Assange is wanted by the Scandinavian country for questioning over sexual assault allegations, but he has holed himself up in the Ecuadorian Embassy to evade capture by the British police.
Anonymous, whose members often appear in public wearing Guy Fawkes masks, has been an outspoken supporter of Assange and on Monday night showed its anger at the Coalition by attacking the websites of the Ministry of Justice, 10 Downing Street, the Home Office and the Department of Work and Pensions.
It announced the attacks over Twitter using the hashtag #OpFreeAssange and declaring that justice.gov.uk and number10.gov.uk were ‘tangoDown’.
The group attempted to disrupt the websites by launching denial of service attacks, which overload sites by filing thousands of requests a second.

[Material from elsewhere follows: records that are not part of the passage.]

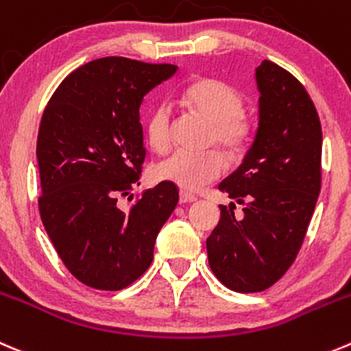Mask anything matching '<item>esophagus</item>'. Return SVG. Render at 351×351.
Here are the masks:
<instances>
[{"label":"esophagus","mask_w":351,"mask_h":351,"mask_svg":"<svg viewBox=\"0 0 351 351\" xmlns=\"http://www.w3.org/2000/svg\"><path fill=\"white\" fill-rule=\"evenodd\" d=\"M197 197L192 195L189 192H180V204H190V202H195Z\"/></svg>","instance_id":"esophagus-1"}]
</instances>
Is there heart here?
I'll return each instance as SVG.
<instances>
[{
    "label": "heart",
    "instance_id": "obj_1",
    "mask_svg": "<svg viewBox=\"0 0 351 351\" xmlns=\"http://www.w3.org/2000/svg\"><path fill=\"white\" fill-rule=\"evenodd\" d=\"M183 99L193 111L210 120L209 141L216 142L228 154L238 156L254 138V118L243 111L240 90L228 82L200 78L186 87ZM145 132L154 151H168L171 144V108L168 104H159L151 111ZM224 168L226 162L217 151H176L154 166V175L161 182L195 192L219 178Z\"/></svg>",
    "mask_w": 351,
    "mask_h": 351
}]
</instances>
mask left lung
Wrapping results in <instances>:
<instances>
[{"mask_svg": "<svg viewBox=\"0 0 351 351\" xmlns=\"http://www.w3.org/2000/svg\"><path fill=\"white\" fill-rule=\"evenodd\" d=\"M258 128L243 162L219 183L243 206H219L221 219L207 238L214 276L238 293L273 287L293 264L321 192L322 130L304 85L264 60L255 68Z\"/></svg>", "mask_w": 351, "mask_h": 351, "instance_id": "obj_1", "label": "left lung"}]
</instances>
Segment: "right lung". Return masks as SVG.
<instances>
[{
	"label": "right lung",
	"mask_w": 351,
	"mask_h": 351,
	"mask_svg": "<svg viewBox=\"0 0 351 351\" xmlns=\"http://www.w3.org/2000/svg\"><path fill=\"white\" fill-rule=\"evenodd\" d=\"M176 70L99 58L71 71L44 110L36 151L40 219L66 269L87 287L118 291L137 281L178 204L175 183L161 182L128 213L118 206L141 185L142 99Z\"/></svg>",
	"instance_id": "right-lung-1"
}]
</instances>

A statement on the Anonymous website explained its stance.
It read: “We will not abandon Julian Assange nor will we abandon the cause of WikiLeaks. Telling the truth is not a crime. Whistleblowers and hacktivists are not criminals.
“In the words of Julian Assange, "There is unity in the oppression. There must be absolute unity and determination in the response. Hide the truth from us, demonize us and prosecute us but expect us.”

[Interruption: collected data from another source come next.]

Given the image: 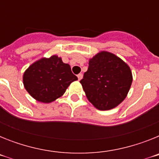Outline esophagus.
Here are the masks:
<instances>
[{"label":"esophagus","instance_id":"obj_1","mask_svg":"<svg viewBox=\"0 0 159 159\" xmlns=\"http://www.w3.org/2000/svg\"><path fill=\"white\" fill-rule=\"evenodd\" d=\"M77 76H78L79 80H82V79H83V74H81V73H80V74H79Z\"/></svg>","mask_w":159,"mask_h":159}]
</instances>
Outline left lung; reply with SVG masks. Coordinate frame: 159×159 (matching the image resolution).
Instances as JSON below:
<instances>
[{"label":"left lung","instance_id":"1","mask_svg":"<svg viewBox=\"0 0 159 159\" xmlns=\"http://www.w3.org/2000/svg\"><path fill=\"white\" fill-rule=\"evenodd\" d=\"M132 80L127 63L113 53L101 51L89 60L80 84L89 102L98 110L107 111L126 99Z\"/></svg>","mask_w":159,"mask_h":159}]
</instances>
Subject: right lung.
Returning a JSON list of instances; mask_svg holds the SVG:
<instances>
[{
  "label": "right lung",
  "instance_id": "obj_1",
  "mask_svg": "<svg viewBox=\"0 0 159 159\" xmlns=\"http://www.w3.org/2000/svg\"><path fill=\"white\" fill-rule=\"evenodd\" d=\"M77 80L69 64H64L57 55L35 61L23 75L26 91L33 99L44 103L62 96L70 84Z\"/></svg>",
  "mask_w": 159,
  "mask_h": 159
}]
</instances>
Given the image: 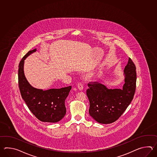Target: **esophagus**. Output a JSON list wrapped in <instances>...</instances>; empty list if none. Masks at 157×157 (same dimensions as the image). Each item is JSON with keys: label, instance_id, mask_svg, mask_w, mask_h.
Returning a JSON list of instances; mask_svg holds the SVG:
<instances>
[{"label": "esophagus", "instance_id": "esophagus-1", "mask_svg": "<svg viewBox=\"0 0 157 157\" xmlns=\"http://www.w3.org/2000/svg\"><path fill=\"white\" fill-rule=\"evenodd\" d=\"M77 88H78V89L79 90H82L83 89V85H82V84L81 83H78V85H77Z\"/></svg>", "mask_w": 157, "mask_h": 157}]
</instances>
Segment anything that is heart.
Returning <instances> with one entry per match:
<instances>
[{"instance_id":"obj_1","label":"heart","mask_w":157,"mask_h":157,"mask_svg":"<svg viewBox=\"0 0 157 157\" xmlns=\"http://www.w3.org/2000/svg\"><path fill=\"white\" fill-rule=\"evenodd\" d=\"M95 74H96V72H95V71H91V72H90V73L88 75V76L89 77H90V78H91V77H93L95 75Z\"/></svg>"}]
</instances>
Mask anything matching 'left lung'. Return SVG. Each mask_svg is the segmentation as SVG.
I'll list each match as a JSON object with an SVG mask.
<instances>
[{
	"label": "left lung",
	"mask_w": 157,
	"mask_h": 157,
	"mask_svg": "<svg viewBox=\"0 0 157 157\" xmlns=\"http://www.w3.org/2000/svg\"><path fill=\"white\" fill-rule=\"evenodd\" d=\"M124 83L122 89H109L98 82L88 83L87 96L90 102L89 112L94 120L102 124L117 121L131 103L136 89V72L133 62L128 58L124 69Z\"/></svg>",
	"instance_id": "8db88e82"
}]
</instances>
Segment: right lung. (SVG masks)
Returning a JSON list of instances; mask_svg holds the SVG:
<instances>
[{
  "mask_svg": "<svg viewBox=\"0 0 157 157\" xmlns=\"http://www.w3.org/2000/svg\"><path fill=\"white\" fill-rule=\"evenodd\" d=\"M36 51V49L29 51L19 64L18 85L21 94L30 111L38 120L44 122H58L66 113L65 100L72 87L43 90L32 86L25 76L24 63L27 57Z\"/></svg>",
  "mask_w": 157,
  "mask_h": 157,
  "instance_id": "1",
  "label": "right lung"
}]
</instances>
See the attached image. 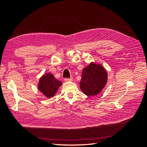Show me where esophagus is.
Here are the masks:
<instances>
[{
  "label": "esophagus",
  "mask_w": 147,
  "mask_h": 147,
  "mask_svg": "<svg viewBox=\"0 0 147 147\" xmlns=\"http://www.w3.org/2000/svg\"><path fill=\"white\" fill-rule=\"evenodd\" d=\"M73 80V78L72 77H70V78H64V81L65 82H71Z\"/></svg>",
  "instance_id": "obj_1"
}]
</instances>
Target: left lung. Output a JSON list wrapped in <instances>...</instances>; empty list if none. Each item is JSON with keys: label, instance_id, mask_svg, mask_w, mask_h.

Meanwhile, one tweet defiantly stated that Sweden and the UK governments should "expect to suck more cocks".
A Downing Street spokesperson told The Huffington Post UK, however, that the attack had not been successful.
She said: "We’ve looked at our records and found no evidence of a successful attack. We are denying a denial of service attack. Anonymous would normally do a screen grab or provide evidence of a successful attack."
When asked about the 'tangodown' claim tweeted by Anoymous, she replied: "We don’t recognise that claim."
However, the Ministry of Justice did experience some disruption.
A spokesperson for the Ministry of Justice told Sky news: "The Ministry of Justice website has been experiencing some disruption - this is a public information website and no sensitive data is held on it.
"Measures put in place to keep the website running mean that some visitors may be unable to access the site intermittently.”